DIS and DIT were assessed at baseline according to 2017 McDonald criteria.4 Modified DIS criteria (DIS + OCT) were constructed by adding the optic nerve region (as defined by abnormal interocular asymmetry in OCT) as a fifth criterion to the 4 current regions (periventricular, cortical or juxtacortical, infratentorial, spinal cord) and using a cutoff value of ≥2 of 5. Occurrence of a second clinical attack was the primary endpoint.

Statistical analysis was performed using SPSS 26.0 (SPSS Inc, Chicago, IL). Categorical variables were expressed in frequencies and percentages. Continuous variables were tested for normal distribution by the Lilliefors test and, based on presence of normal distribution, expressed as either mean and SD or median and range.

Cox proportional hazards regression models regarding second clinical attack were performed using DIS and DIS + OCT as well as the number of DIS regions fulfilled as independent variables, adjusting for initiation of DMT after the first demyelinating event as a time-dependent variable.

Diagnostic performance of DIS + OCT in comparison with DIS, either alone or in combination with DIT, was analyzed by calculating area under the curve (AUC), sensitivity, specificity, positive predictive value (PPV), and negative predictive value (NPV) for second clinical attack.

DIT was defined based on MRI (simultaneous presence of gadolinium-enhancing and nonenhancing lesions on initial MRI or new T2-hyperintense or gadolinium-enhancing lesion on follow-up MRI) and/or OCB positivity.4 AUC was compared using variance estimates recovery on the basis of inverse hyperbolic sine transformations.29 To mitigate distortion of results by late converters, these analyses were only conducted in a subgroup of the cohort with at least 5 years of follow-up.

Subgroup analyses for both Cox regression models and diagnostic performance analyses were conducted according to type of first demyelinating event (ON vs non-ON) to test whether including the optic nerve by DIS + OCT would have different effects depending on the optic nerve involvement being symptomatic or asymptomatic.

Sensitivity analyses were conducted for effect of center as well by excluding patients with (1) treatment initiation before presenting a second clinical attack, (2) a follow-up of less than 2 years, and (3) a follow-up of less than 5 years. A 2-sided p value <0.05 was considered statistically significant.

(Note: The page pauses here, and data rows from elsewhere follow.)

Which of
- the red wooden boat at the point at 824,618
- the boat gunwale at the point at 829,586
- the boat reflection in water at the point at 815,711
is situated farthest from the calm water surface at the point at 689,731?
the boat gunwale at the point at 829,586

Standard Protocol Approvals, Registrations, and Patient Consents

The study was approved by the ethics committees of the Medical Universities of Vienna and Innsbruck (ethical approval number: 2323/2019 and AM3743-281/4). Written informed consent was obtained from all study participants.

Data Availability

Data supporting the findings of this study are available from the corresponding author on reasonable request by a qualified researcher and on approval by the ethics committee of the Medical University Vienna.

Results

Of 763 patients screened, 267 patients with MS were finally included with a median follow-up period of 59 months (range: 13–98). The detailed inclusion process is depicted in Figure 1.

Figure 1
Figure 1 Flowchart of Study Inclusion/Exclusion Process

OCT = optical coherence tomography; ON = optic neuritis.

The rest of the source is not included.